University of British Columbia, Vancouver, BC, Canada
Jennifer Bossio , Christine Zarowski , Stacy Elliott , Lindsay Hedden , Phil Pollock , Maria Spillane , Eugenia Wu , Natalie Nunez , Anna Branch , Larry Goldenberg , Celestia S. Higano
Background: Sexual dysfunction and psychological distress are two of the most important unmet supportive care needs of prostate cancer (PC) patients (pts).

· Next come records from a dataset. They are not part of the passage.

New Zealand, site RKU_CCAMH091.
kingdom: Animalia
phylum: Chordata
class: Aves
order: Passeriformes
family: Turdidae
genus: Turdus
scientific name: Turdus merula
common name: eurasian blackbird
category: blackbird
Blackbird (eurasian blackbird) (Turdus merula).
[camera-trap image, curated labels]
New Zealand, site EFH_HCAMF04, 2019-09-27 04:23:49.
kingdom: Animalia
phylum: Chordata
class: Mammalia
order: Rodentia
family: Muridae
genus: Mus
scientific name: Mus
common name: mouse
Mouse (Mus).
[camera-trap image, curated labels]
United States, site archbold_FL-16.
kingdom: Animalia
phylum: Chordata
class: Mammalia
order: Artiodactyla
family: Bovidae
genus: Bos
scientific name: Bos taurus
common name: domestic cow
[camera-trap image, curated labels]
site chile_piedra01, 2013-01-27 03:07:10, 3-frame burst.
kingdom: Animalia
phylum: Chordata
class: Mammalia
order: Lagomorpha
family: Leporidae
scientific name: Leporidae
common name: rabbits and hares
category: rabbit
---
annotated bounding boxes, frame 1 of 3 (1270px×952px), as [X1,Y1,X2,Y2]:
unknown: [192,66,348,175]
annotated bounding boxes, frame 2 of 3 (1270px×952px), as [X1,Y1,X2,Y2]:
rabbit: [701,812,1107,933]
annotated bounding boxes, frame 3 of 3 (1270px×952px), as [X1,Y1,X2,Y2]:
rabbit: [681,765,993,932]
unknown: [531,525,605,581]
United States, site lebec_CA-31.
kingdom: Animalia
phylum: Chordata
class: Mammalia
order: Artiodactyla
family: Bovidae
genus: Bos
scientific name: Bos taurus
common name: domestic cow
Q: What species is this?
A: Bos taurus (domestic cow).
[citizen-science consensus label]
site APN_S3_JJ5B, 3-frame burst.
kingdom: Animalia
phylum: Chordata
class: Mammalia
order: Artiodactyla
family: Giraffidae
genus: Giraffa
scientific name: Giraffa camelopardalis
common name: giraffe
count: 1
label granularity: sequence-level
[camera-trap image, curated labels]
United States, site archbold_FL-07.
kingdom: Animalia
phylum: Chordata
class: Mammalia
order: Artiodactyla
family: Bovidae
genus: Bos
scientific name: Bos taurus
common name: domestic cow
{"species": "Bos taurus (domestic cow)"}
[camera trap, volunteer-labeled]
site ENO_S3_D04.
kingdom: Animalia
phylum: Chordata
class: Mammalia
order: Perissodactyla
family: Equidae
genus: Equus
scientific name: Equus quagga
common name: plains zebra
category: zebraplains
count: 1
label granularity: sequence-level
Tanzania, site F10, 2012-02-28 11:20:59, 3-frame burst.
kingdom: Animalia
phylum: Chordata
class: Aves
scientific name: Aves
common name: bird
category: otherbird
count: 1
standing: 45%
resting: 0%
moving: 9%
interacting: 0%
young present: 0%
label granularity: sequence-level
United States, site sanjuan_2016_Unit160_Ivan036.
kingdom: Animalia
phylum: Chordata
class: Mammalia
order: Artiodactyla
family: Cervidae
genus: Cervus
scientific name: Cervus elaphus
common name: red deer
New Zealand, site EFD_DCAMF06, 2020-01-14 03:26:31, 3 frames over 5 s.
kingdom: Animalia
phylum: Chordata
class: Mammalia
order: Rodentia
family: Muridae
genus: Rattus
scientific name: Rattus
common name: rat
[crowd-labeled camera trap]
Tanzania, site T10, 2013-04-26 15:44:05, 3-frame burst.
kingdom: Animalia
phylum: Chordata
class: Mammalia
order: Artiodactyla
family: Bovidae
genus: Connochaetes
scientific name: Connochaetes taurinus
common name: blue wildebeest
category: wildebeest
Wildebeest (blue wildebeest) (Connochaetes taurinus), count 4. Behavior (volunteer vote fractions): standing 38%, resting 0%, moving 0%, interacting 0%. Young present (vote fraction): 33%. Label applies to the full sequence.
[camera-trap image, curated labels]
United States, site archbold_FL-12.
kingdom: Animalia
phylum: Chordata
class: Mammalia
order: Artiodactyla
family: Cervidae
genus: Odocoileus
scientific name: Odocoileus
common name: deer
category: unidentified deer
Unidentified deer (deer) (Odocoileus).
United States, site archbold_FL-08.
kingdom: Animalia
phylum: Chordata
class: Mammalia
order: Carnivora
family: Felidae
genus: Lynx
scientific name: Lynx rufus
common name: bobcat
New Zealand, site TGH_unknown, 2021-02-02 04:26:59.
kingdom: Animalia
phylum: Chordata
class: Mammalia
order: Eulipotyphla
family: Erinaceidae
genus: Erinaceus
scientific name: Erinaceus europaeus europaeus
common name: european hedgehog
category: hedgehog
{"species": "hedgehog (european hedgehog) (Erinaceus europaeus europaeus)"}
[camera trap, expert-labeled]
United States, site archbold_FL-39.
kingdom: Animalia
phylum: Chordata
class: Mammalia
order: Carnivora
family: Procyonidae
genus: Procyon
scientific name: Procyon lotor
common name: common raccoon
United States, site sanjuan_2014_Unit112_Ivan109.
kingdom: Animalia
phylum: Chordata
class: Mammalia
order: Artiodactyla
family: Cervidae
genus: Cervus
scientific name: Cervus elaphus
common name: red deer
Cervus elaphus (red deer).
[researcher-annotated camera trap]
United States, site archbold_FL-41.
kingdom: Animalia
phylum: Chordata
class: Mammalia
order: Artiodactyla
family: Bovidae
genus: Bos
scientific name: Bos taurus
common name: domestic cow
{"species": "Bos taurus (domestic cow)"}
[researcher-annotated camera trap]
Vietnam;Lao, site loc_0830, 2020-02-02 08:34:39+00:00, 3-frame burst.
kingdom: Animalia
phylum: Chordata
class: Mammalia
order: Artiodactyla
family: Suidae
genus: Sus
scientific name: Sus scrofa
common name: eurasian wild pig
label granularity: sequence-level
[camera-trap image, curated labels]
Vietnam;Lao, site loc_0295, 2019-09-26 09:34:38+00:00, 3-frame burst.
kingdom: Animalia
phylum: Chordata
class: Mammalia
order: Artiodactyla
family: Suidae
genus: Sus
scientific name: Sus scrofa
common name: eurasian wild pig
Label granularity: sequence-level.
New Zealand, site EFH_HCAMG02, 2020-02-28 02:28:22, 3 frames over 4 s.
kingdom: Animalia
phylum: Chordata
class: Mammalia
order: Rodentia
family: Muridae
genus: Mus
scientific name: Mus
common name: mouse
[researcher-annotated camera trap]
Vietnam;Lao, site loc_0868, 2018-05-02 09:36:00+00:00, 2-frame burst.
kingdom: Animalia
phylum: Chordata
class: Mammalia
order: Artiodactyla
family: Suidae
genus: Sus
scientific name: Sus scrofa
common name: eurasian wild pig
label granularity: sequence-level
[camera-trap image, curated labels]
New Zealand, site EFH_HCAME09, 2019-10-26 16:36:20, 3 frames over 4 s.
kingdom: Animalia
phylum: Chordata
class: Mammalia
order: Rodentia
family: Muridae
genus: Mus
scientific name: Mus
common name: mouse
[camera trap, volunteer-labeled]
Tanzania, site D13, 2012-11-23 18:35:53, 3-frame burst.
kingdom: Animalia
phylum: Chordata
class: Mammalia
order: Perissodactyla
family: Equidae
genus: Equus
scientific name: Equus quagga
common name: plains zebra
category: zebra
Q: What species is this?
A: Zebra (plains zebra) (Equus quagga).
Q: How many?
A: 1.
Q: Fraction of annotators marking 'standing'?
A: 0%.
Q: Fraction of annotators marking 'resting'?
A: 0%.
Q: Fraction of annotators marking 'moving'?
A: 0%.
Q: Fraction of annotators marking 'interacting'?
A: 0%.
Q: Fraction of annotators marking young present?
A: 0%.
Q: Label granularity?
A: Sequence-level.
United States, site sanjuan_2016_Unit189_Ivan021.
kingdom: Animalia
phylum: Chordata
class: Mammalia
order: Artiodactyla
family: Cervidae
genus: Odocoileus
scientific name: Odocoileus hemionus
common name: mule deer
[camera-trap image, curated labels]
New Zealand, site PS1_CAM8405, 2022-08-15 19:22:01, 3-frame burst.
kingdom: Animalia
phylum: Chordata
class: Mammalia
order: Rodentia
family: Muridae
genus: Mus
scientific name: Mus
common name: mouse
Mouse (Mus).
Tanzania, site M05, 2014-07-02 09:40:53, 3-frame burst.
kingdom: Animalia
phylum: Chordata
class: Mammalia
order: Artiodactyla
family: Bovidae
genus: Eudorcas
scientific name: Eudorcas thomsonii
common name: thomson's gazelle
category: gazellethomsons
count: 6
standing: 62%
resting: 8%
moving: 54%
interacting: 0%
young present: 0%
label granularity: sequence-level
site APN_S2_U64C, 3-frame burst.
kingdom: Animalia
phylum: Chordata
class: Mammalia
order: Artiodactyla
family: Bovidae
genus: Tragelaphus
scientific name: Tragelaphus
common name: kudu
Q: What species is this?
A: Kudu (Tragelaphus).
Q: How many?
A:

The Sexual Health Service (SHS) from the Prostate Cancer Supportive Care Program at the Vancouver Prostate Centre addresses the sexual recovery needs of PC pts and their partners via education and clinical service. This study explores patient characteristics and needs to better understand SHS utilization. Methods: Data was obtained from patient charts, semi-structured interviews, and patient-reported outcome measures from July 2013-June 2017. Analyses include descriptive statistics and pre-post comparisons via parametric (paired t-tests) or non-parametric (Wilcoxon) tests. Results: Data from 667 pts was analysed. Average age was 65yrs (SD= 7.3, 43-88yrs) and most were in a relationship (79.6%; mean length = 30.5 yrs, SD= 15.2yrs, 9 mos–68yrs). Appointments were attended with partners (42.3%) or alone (56%) and most pts had undergone surgery for their PC (81.8%). Other treatments included radiation (18.2%), androgen deprivation therapy (13.3%), chemotherapy (1.0%), some had multiple treatments. Average time since end of PC treatment to first SHS appointment was 18 mos (SD= 25.7mos; range, 0-17yrs). At the first SHS appointment, mean self-reported erectile functioning indicated severe dysfunction (IIEF scores: M =6.39, SD= 5.22). Pts reported significant decreases following PC treatment in: quality of erections, orgasm intensity, sexual desire, partner’s sexual desire, men’s sexual self-view, sexual body image and overall sexual satisfaction (p’s < .01). Patients also reported lower levels of partner intimacy (p= .003). At first SHS appointment, 34.5% of patients reported one significant ongoing life stressor, and 23.8% reported more than one. Most common life stressors were health (29.4%), family (23.8%), work (15.3%), relationship (8.8%) and financial (6.9%). Conclusions: Analyses support the need for the SHS, as pts report declines in all realms of sexual wellbeing and ongoing life stressors. Findings improve our understanding of the long-term impacts of PC treatment and guide future treatment offerings.